:: GIVEN TEXT
Patient- and Family-Centered Care and the Role of the Emergency Physician Providing Care to a Child in the Emergency Department
Reaffirmed by the ACEP Board of Directors April 2012
Originally approved by the ACEP Board of Directors and the Academy of Pediatrics Board of Directors June 2006
Patient- and family-centered care (PFCC) is an approach to health care that recognizes the role of the family in providing medical care, encourages collaboration between the patient, family, and health care professionals; and honors individual and family strengths, cultures, traditions, and expertise. Although there are many opportunities for providing PFCC in the emergency department, there are also challenges to doing so. The American Academy of Pediatrics and American College of Emergency Physicians support the following: promoting patient dignity, comfort, and autonomy; recognizing the patient and family as key decision makers in the patient's medical care; recognizing the patient's experience and perspective in a culturally sensitive manner; acknowledging the interdependence of child and parent as well as the pediatric patient's evolving independence; encouraging family member presence; providing information to the family during interventions; encouraging collaboration with other health care professionals; acknowledging the importance of the patient's medical home; and encouraging institutional policies for PFCC.
Key words: patient and family-centered care, family-centered care, family member presence, cultural sensitivity, pediatric patient's medical home.
::::
:: DATASET EXCERPTS
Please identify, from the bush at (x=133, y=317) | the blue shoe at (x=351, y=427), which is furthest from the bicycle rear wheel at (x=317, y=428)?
::::
:: DATASET EXCERPTS
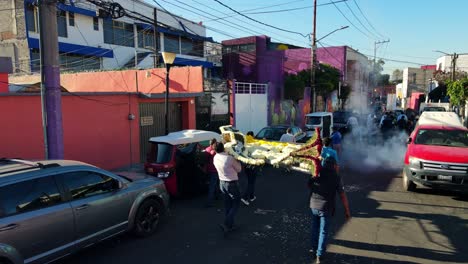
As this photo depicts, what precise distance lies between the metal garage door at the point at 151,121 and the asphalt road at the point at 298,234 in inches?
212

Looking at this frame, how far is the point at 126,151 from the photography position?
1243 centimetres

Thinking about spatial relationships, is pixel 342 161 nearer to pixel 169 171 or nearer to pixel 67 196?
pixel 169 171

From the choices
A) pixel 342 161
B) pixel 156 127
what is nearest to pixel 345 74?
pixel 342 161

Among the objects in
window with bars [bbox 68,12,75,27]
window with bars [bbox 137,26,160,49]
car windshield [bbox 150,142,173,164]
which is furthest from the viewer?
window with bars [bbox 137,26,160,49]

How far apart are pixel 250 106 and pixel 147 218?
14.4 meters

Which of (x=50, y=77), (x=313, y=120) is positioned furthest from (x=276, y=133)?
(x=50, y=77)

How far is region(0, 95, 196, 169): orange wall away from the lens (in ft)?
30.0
::::
:: DATASET EXCERPTS
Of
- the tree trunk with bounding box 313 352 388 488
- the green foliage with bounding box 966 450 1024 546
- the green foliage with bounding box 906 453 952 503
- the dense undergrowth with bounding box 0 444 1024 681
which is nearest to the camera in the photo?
::::
### WHAT THIS EXERCISE ASKS:
(A) In the text on patient- and family-centered care in the emergency department, answer these:
(i) In what month and year did the ACEP Board of Directors reaffirm it?
(ii) Which two boards originally approved it, and when?
(iii) What role does patient- and family-centered care recognize for the family?
(B) Carry on the text on patient- and family-centered care in the emergency department, starting after its list of key words.

### RESULTS OF THE EXERCISE:
(A)
(i) April 2012.
(ii) The ACEP Board of Directors and the Academy of Pediatrics Board of Directors, in June 2006.
(iii) The role of the family in providing medical care.

(B)
Patient- and family-centered care (PFCC) is an approach to health care that recognizes the integral role of the family and encourages mutually beneficial collaboration among the patient, family, and health care professionals. PFCC ensures the health and well-being of children and their families through a respectful family-professional partnership. It honors the strengths, cultures, traditions, and expertise that all members of this partnership bring to the relationship. PFCC is the standard of practice that results in high-quality services.1 PFCC embraces the concepts that 1) we are providing care for a person, not a condition; 2) the patient is best understood in the context of his or her family, culture, values, and goals; and 3) honoring that context will result in better health care, safety, and patient satisfaction.
Although there are many opportunities for providing PFCC in the emergency department (ED), there are significant challenges to doing so.2 Overcrowding and acuity in the ED may result in delay or disruption of care, challenging the ability of ED staff to provide respectful and sensitive care. The lack of a previous relationship between patient/family and health care professionals and the acute nature prompting an ED visit can make it difficult to create an effective partnership. The many cultural and societal variations among families can increase the difficulty in identifying who is a child's legal guardian. Situations unique to the ED, such as the arrival of a child by ambulance without family, the unaccompanied minor seeking care without the knowledge of family, visits related to abuse or violence, time-sensitive invasive procedures including resuscitation efforts, and the unanticipated death of a child, require the most thoughtful advanced planning.3-5
The option of family member presence during invasive procedures including resuscitation efforts has been recommended in a statement by the Ambulatory Pediatric Association,2 which was endorsed by the American Academy of Pediatrics (AAP) in November 2004. PFCC includes respect for the privacy of the patient and acknowledgment of the pediatric patient's evolving independence, especially with regard to reproductive issues. Communication between health care professionals in the ED and the child's medical home a primary care physician who is accessible and community-based and offers coordinated, comprehensive, continuous, culturally effective care6 will enhance support of PFCC in the ED.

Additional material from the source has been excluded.